Lumière morte ne parviendra pas à restaurer les règles de l’ancien monde. Du moins Michael Connelly aura-t-il transmis à ses lecteurs la nécessité de s’interroger sur les procédures secrètes qui, à l’abri de toute critique et de tout regard, gouvernent la guerre contre le terrorisme au prix de la liberté américaine. Fiction et réalité se rejoignent ici. Alors que la défaillance des services spéciaux, mise à nu par le désastre du 11 septembre, n’a guère fait l’objet d’une interrogation approfondie dans la société américaine et trop peu de la part des élites politiques, ces institutions d’État luttent contre les mouvements anti-guerre avec un arsenal de moyens arbitraires inégalés, comme cela a été signalé par Éric Lichtblau qui pointe du doigt la couverture légale offerte à ces dérives sécuritaires par la « doctrine patriotique » de l’attorney général (ministre de la Justice) John Ashcroft Moralement condamnables, contraires à l’éthique démocratique, ces méthodes font aussi le jeu objectif des terroristes en affaiblissant la capacité d’une société, d’une nation, à défendre les valeurs sur lesquelles elles se construisent.

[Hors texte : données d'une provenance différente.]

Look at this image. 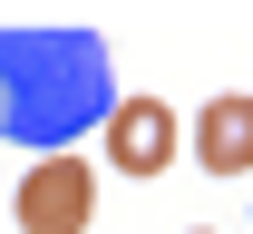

Le débat posé par la lutte contre le terrorisme entre efficacité et morale est ancien. Il s’est exprimé particulièrement en France pendant la guerre d’Algérie. Ce que rappelle ici l’écrivain américain, c’est qu’un combat au nom de la justice peut aussi éloigner une société de la justice que l’on doit à chacun de ses membres. La femme violée et assassinée dont Harry Bosch tente de comprendre l’histoire, pour lui redonner une vie, a aussi le visage des civils disparus dans les tours du World Trade Center. Le combat contre le terrorisme impose de lutter contre toute violence. Il ne peut y avoir de compromis. Ce message politique, transporté par la fiction littéraire, semble alors n’en avoir que plus de force.